> **Data in this exercise**
*** Block opens ***
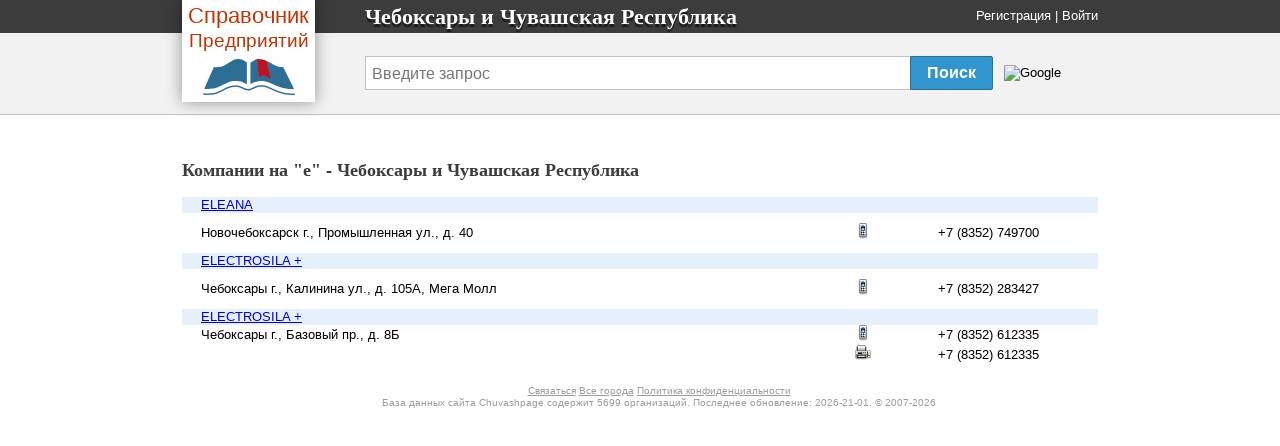

--- FILE ---
content_type: text/html; charset=utf-8
request_url: http://chuvashpage.ru/firms/index/e
body_size: 2518
content:
<!DOCTYPE html>
<html>
<head>
  <title>
    Компании на &quot;e&quot; - Телефонный справочник - Чувашская Республика - Чебоксары и Чувашская Республика
  </title>

  <meta http-equiv="content-type" content="text/html; charset=utf-8" />
  <link href="/assets/favicon.ico" rel="shortcut icon" type="image/vnd.microsoft.icon" />
  <meta name='Description' content='Все организации, компании и фирмы на "e"'>
  <link href="/assets/application-46f290e5edcfcd89bce9d33951b97434.css" media="all" rel="stylesheet" type="text/css" />
  <script src="/assets/application-48c9a5ae2db81a00ceff3b8db3581833.js" type="text/javascript"></script>
  <script>window.yaContextCb = window.yaContextCb || []</script>
<script src="https://yandex.ru/ads/system/context.js" async></script>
*** Block closes ***
> **Work instruction**
Pictures are to be left out. Otherwise, copy the material above exactly.

> **Response area**
--- FILE ---
content_type: text/html; charset=utf-8
request_url: http://chuvashpage.ru/firms/index/e
body_size: 2518
content:
<!DOCTYPE html>
<html>
<head>
  <title>
    Компании на &quot;e&quot; - Телефонный справочник - Чувашская Республика - Чебоксары и Чувашская Республика
  </title>

  <meta http-equiv="content-type" content="text/html; charset=utf-8" />
  <link href="/assets/favicon.ico" rel="shortcut icon" type="image/vnd.microsoft.icon" />
  <meta name='Description' content='Все организации, компании и фирмы на "e"'>
  <link href="/assets/application-46f290e5edcfcd89bce9d33951b97434.css" media="all" rel="stylesheet" type="text/css" />
  <script src="/assets/application-48c9a5ae2db81a00ceff3b8db3581833.js" type="text/javascript"></script>
  <script>window.yaContextCb = window.yaContextCb || []</script>
<script src="https://yandex.ru/ads/system/context.js" async></script>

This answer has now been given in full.